ラムさんは、コロンバスで大手保険会社に勤め、現在最初の妻との間に6人の子どもがある。しかし、長年の夢は、死体役でドラマの登場すること。近年はその願いが叶って、仕事の傍ら、映画やテレビで死体役で出演していたが、昨年12月には「DBG」のウェブサイトを開設し、本格的に売り込みを図った。
テレビの朝のワイドショーでもこれが話題を呼び、テレビ画面に映ったラムさんを見たハリウッドの映画監督が、「私が探していた人物だ」とほれ込み、ホラー映画「ホラウィーン」に出演させるのを決めた。
ラムさんは大学生の父親役を演じるが、ドラマの中で初めて死体ではなく、生きた人間として登場、セリフもある。オカルト的な要素のある作品のため、何度か死ぬシーンがあるという。
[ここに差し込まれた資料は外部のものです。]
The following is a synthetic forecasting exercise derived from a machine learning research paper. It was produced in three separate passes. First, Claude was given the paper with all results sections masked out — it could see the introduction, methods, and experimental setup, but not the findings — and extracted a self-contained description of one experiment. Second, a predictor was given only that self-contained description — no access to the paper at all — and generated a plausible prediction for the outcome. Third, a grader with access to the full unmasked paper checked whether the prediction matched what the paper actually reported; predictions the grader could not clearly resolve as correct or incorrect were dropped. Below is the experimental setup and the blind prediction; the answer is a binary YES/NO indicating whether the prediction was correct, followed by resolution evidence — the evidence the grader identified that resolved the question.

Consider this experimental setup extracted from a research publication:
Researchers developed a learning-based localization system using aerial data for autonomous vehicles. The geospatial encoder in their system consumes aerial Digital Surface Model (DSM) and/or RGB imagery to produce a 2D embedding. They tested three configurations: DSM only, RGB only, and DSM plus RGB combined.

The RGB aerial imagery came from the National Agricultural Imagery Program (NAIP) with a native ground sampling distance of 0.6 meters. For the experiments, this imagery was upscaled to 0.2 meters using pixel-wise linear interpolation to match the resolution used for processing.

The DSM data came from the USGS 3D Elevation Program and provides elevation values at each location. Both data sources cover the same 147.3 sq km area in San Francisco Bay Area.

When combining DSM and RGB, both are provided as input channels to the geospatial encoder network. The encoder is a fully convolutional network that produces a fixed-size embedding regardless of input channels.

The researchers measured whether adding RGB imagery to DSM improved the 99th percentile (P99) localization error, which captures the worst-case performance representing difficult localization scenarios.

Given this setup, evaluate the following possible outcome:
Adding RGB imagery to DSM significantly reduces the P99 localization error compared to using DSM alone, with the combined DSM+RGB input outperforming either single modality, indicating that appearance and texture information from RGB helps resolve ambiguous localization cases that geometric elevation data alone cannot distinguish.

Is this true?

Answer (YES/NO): NO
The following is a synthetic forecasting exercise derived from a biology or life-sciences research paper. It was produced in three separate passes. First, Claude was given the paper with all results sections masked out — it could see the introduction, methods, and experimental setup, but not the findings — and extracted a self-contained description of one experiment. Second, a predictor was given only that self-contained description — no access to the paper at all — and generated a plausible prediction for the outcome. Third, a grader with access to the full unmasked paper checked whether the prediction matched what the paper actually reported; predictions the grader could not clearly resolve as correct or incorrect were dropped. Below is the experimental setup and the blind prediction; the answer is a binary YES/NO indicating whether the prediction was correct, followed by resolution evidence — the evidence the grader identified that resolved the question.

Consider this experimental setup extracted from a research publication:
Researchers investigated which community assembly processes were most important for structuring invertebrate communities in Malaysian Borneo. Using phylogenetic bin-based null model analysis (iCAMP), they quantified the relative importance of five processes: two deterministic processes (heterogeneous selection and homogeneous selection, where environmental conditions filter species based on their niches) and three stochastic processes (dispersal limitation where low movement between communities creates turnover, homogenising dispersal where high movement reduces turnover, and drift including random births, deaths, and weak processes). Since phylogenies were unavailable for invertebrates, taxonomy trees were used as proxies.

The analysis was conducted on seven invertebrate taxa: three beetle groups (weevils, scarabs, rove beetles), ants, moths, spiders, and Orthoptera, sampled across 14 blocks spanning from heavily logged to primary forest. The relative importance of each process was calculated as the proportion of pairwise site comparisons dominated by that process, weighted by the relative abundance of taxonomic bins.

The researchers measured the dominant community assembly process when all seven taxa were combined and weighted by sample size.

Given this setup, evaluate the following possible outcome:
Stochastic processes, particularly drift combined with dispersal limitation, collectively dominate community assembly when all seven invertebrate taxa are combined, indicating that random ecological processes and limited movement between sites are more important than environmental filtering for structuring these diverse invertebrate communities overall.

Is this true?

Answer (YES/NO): NO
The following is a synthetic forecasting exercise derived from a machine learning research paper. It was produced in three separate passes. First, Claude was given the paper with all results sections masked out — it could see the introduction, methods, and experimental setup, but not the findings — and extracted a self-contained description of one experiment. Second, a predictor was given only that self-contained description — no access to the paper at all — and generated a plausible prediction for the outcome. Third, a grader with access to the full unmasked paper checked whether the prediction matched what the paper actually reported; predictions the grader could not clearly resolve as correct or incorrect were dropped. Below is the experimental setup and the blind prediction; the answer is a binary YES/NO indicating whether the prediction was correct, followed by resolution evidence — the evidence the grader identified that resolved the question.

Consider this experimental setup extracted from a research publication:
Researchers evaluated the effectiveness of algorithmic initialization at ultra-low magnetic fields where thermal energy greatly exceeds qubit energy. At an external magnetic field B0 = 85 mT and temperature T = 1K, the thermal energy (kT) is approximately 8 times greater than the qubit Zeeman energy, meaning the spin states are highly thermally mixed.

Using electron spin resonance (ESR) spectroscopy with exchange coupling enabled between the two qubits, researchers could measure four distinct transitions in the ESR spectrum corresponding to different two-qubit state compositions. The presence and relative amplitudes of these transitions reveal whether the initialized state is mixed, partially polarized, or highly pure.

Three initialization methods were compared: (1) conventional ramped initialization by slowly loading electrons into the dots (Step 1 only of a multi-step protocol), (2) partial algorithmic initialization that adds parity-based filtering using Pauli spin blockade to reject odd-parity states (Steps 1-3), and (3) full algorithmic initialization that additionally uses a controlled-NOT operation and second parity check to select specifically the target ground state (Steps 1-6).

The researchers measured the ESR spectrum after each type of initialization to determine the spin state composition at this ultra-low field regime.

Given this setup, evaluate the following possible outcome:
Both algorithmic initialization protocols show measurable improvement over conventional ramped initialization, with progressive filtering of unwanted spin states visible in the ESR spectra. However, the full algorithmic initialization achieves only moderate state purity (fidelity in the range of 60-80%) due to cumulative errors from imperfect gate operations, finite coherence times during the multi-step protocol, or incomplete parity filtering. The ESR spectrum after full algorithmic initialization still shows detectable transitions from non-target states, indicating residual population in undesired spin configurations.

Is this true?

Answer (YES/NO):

これまではドラマで遺体袋に入れられ、ジッパーが閉められるシーンなどに出演した場合、118ドルの出演料だったが、「ホラウィーン」の出演料はこれよりかなり多いのは確実だ。
DBGのウェブサイトには、ラムさんの「死体」となった様々な写真が掲載されている。写真は、現在の妻ターニャさん(38)が撮った。
■血痕一つも家族総掛かりで工夫
トースターをいじっていて感電死した姿や、はさみを持ったまま転倒し、目に刺さって死亡した姿など、異なった状況下での写真を掲載している。ガレージに挟まって死亡している写真があるが、これはターニャさんが幼児期に感じた恐怖感を再現したものだという。
一連の写真の血痕などは、シロップや、色の入った食べ物などを混ぜ合わせて作っている。愛犬のシェパードも写真の中に登場している。家族総出の手作業といった感じだ。
サイトでは、ラムさんが、映画やテレビの中で「死体」としていかに適しているかを10項目にして記している。主な理由は、「刺青がない」「はげているのでどのようなかつらにも対応できる」「カウボーイ、ギャング、ビジネスマンらどんな遺体も演じられる」「スターではないので、ギャラ交渉は必要ない」などとしている。
サイトには世界中から毎日200通のEメールが送られてくる。葬儀屋と名乗る人物は、DBGの写真は、本物らしくないとの辛らつな評価をしていたという。
ラムさんは、「裸の死体役以外はなんでもやる」と意気軒昂で、今後の夢は、生きた人間役を目指し、オーディションを受けることだと話している。